BEGIN Data for the task

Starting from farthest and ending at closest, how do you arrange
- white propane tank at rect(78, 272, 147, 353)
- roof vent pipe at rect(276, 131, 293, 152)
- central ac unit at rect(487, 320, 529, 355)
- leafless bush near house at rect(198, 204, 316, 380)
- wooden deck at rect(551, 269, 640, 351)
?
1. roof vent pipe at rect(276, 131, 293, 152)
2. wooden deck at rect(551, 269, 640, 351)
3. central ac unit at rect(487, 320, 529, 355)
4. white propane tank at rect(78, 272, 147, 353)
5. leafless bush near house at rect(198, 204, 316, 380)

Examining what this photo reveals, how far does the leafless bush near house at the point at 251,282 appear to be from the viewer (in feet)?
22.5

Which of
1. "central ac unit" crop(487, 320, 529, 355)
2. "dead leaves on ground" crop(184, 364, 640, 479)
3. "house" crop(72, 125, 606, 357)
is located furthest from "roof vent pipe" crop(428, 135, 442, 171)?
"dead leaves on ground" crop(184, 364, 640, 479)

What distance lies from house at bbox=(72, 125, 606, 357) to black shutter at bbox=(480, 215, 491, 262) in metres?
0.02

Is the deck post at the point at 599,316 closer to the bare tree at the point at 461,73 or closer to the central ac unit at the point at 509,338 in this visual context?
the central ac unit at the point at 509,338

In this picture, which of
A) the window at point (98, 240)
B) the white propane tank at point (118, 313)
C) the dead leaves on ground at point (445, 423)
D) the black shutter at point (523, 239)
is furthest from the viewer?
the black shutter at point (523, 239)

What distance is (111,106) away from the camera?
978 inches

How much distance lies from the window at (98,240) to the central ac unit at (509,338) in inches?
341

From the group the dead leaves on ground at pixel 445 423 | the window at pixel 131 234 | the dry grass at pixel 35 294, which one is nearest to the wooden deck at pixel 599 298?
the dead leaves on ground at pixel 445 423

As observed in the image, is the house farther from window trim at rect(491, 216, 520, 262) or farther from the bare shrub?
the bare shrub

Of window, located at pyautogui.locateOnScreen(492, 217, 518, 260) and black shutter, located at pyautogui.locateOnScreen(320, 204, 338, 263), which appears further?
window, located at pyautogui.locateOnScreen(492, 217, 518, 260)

END Data for the task
BEGIN Data for the task

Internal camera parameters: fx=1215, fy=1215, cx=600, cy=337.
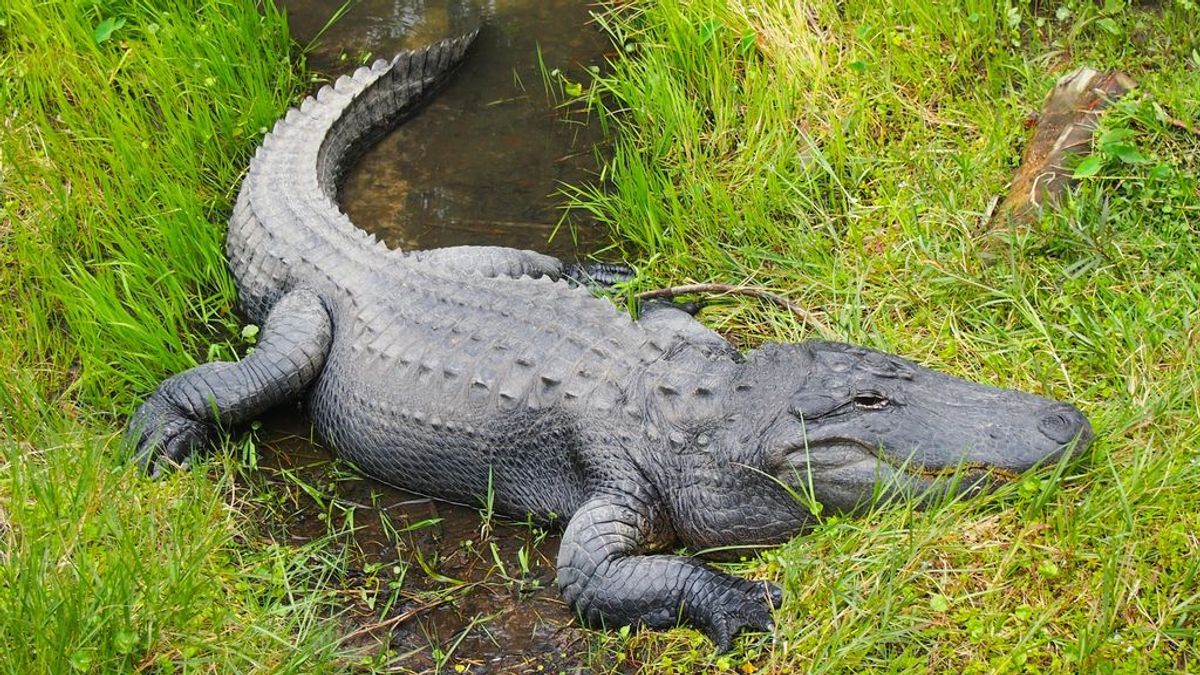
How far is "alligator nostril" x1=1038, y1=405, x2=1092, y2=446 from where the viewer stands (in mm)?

END Data for the task

Your task
List every line in the data above that contains the string "deck", copying each line in full. Case counts.

Written response
- wooden deck at rect(551, 269, 640, 351)
2. wooden deck at rect(551, 269, 640, 351)
Is the deck post at the point at 599,316 closer to the bare tree at the point at 461,73 or closer to the central ac unit at the point at 509,338 in this visual context?
From the group the dead leaves on ground at pixel 445 423 | the window at pixel 131 234 | the dry grass at pixel 35 294, which one is nearest to the wooden deck at pixel 599 298?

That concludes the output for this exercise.